All told, it’s an incredible achievement to hold any team scoreless for 13 innings. It’s an even bigger and better achievement when you do it in a postseason game where so much is at stake. Yet, that’s exactly what this Braves pitching staff did yesterday. The offense may have sputtered for most of the game (for mostly good reason) but Max Fried was as good as advertised. The bullpen may have been better than advertised. All they needed to do was make sure that they could keep the game tight until the offense eventually made a breakthrough. I’m not going to sit here and tell you that this bullpen could have pitched into the evening and kept the Reds off the scoreboard — the Braves may have won a game, but they aren’t in October Legend territory just yet. I will say that the bullpen collectively lived up to the occasion and delivered six crucial innings for the Braves to help put them in a commanding position at the moment.
For the first time in nearly 20 years, the Braves will be heading into Game 2 of a playoff series without being on the metaphorical back foot.

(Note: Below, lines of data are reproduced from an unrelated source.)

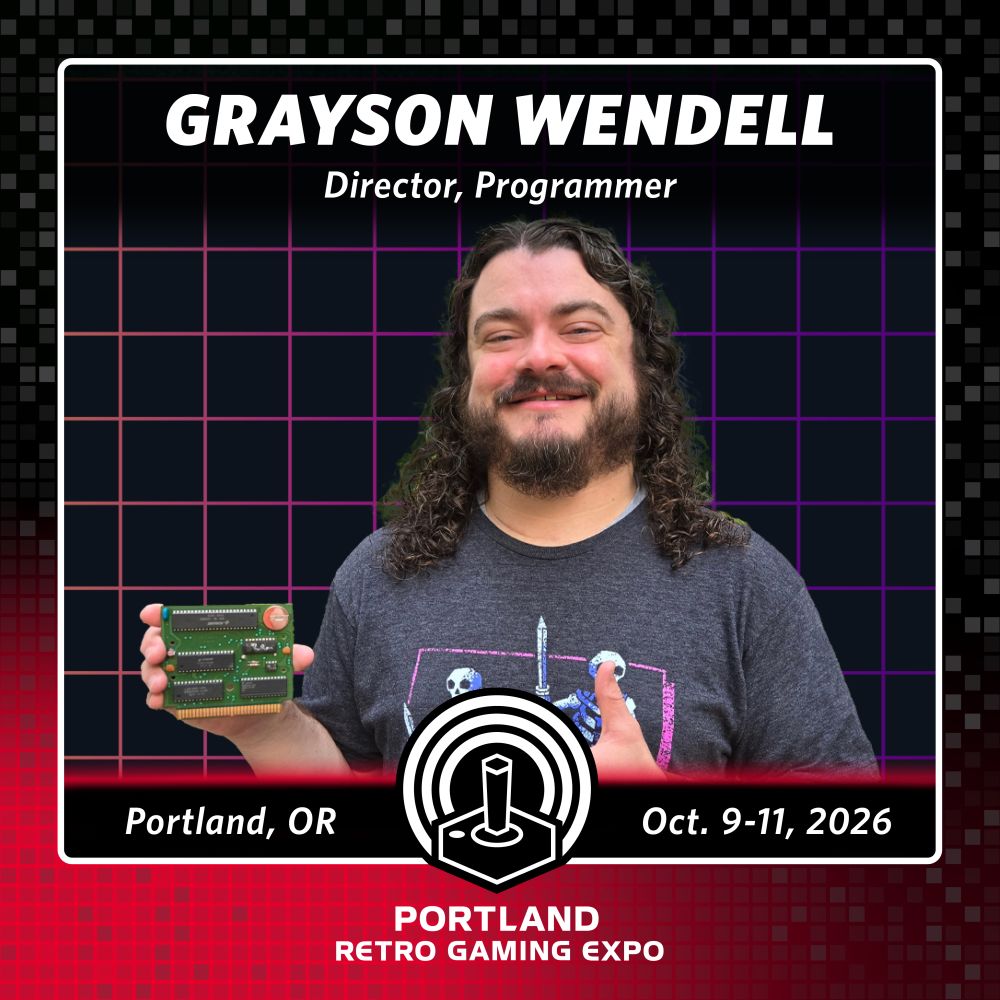 GRAYSON WENDELL
Director, Programmer

Portland, OR

Oct. 9-11, 2026

PORTLAND
RETRO GAMING EXPO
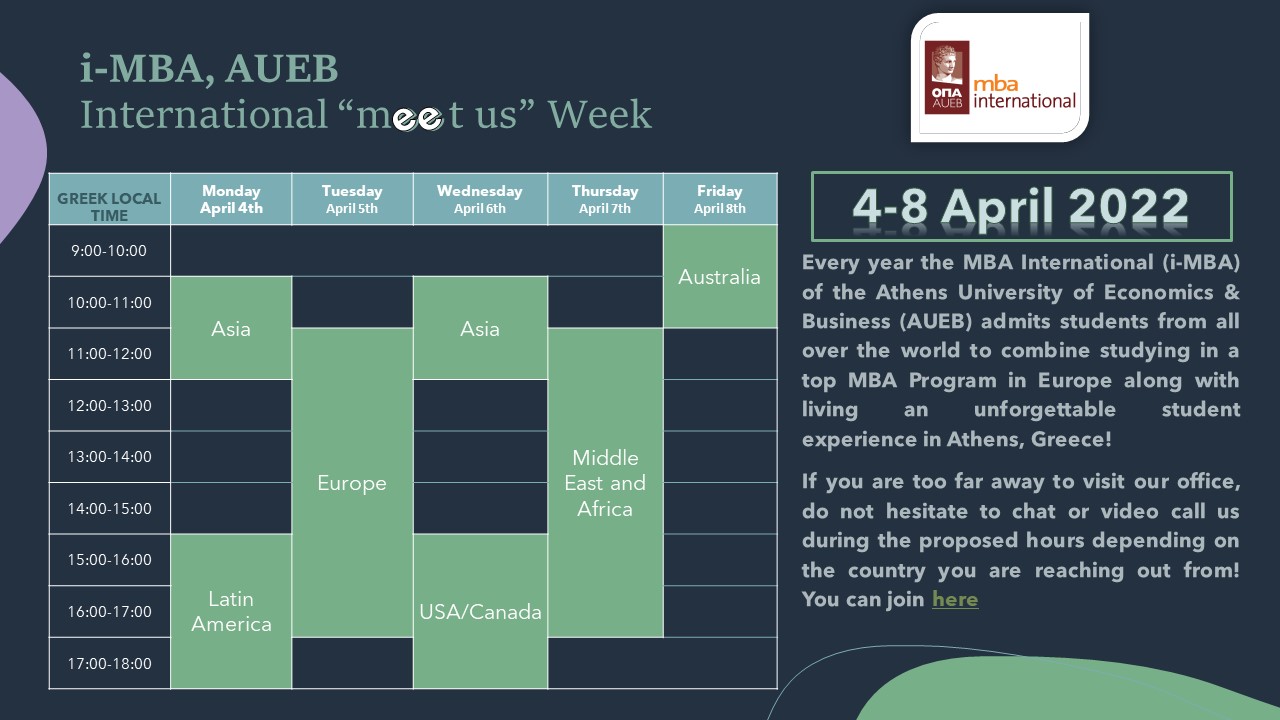 i-MBA, AUEB
International “meet us” Week

ΟΠΑ AUEB mba international

| GREEK LOCAL TIME | Monday April 4th | Tuesday April 5th | Wednesday April 6th | Thursday April 7th | Friday April 8th |
|---|---|---|---|---|---|
| 9:00-10:00 | | | | | Australia |
| 10:00-11:00 | Asia | | Asia | | Australia |
| 11:00-12:00 | Asia | Europe | Asia | Middle East and Africa | |
| 12:00-13:00 | | Europe | | Middle East and Africa | |
| 13:00-14:00 | | Europe | | Middle East and Africa | |
| 14:00-15:00 | | Europe | | Middle East and Africa | |
| 15:00-16:00 | Latin America | Europe | USA/Canada | Middle East and Africa | |
| 16:00-17:00 | Latin America | Europe | USA/Canada | Middle East and Africa | |
| 17:00-18:00 | Latin America | | USA/Canada | | |

4-8 April 2022

Every year the MBA International (i-MBA) of the Athens University of Economics & Business (AUEB) admits students from all over the world to combine studying in a top MBA Program in Europe along with living an unforgettable student experience in Athens, Greece!

If you are too far away to visit our office, do not hesitate to chat or video call us during the proposed hours depending on the country you are reaching out from! You can join here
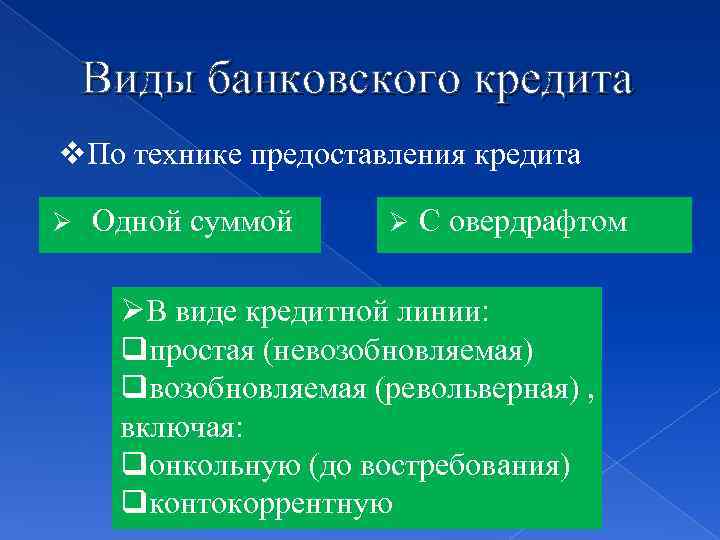 Виды банковского кредита

❖По технике предоставления кредита

➢ Одной суммой

➢ С овердрафтом

➢В виде кредитной линии:
❑простая (невозобновляемая)
❑возобновляемая (револьверная) , включая:
❑онкольную (до востребования)
❑контокоррентную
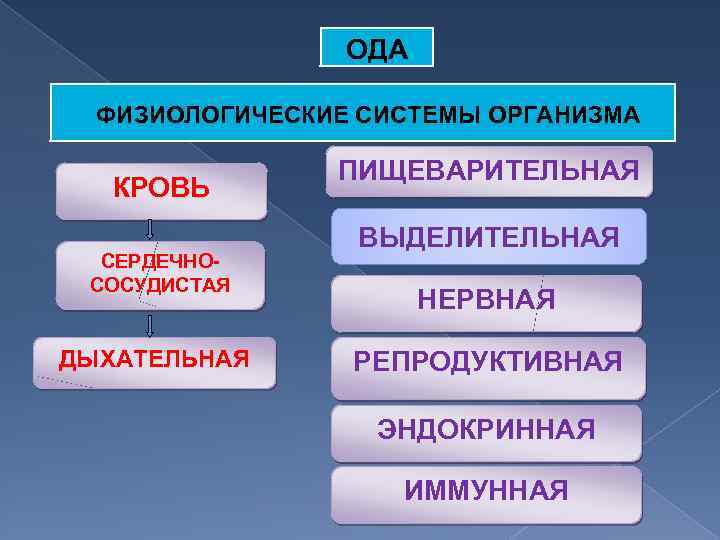 ОДА

ФИЗИОЛОГИЧЕСКИЕ СИСТЕМЫ ОРГАНИЗМА

КРОВЬ

СЕРДЕЧНО-СОСУДИСТАЯ

ДЫХАТЕЛЬНАЯ

ПИЩЕВАРИТЕЛЬНАЯ

ВЫДЕЛИТЕЛЬНАЯ

НЕРВНАЯ

РЕПРОДУКТИВНАЯ

ЭНДОКРИННАЯ

ИММУННАЯ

For a lot of the guys on this current Braves team, this is another chance for them to taste the glory of winning a playoff series. They let it fall from their grasp last season — in excruciating fashion in one game and in utterly embarrassing fashion in the next game. If the team collectively continues to show the composure and poise that the relievers displayed yesterday, then today may end up being a very happy day in Braves Country.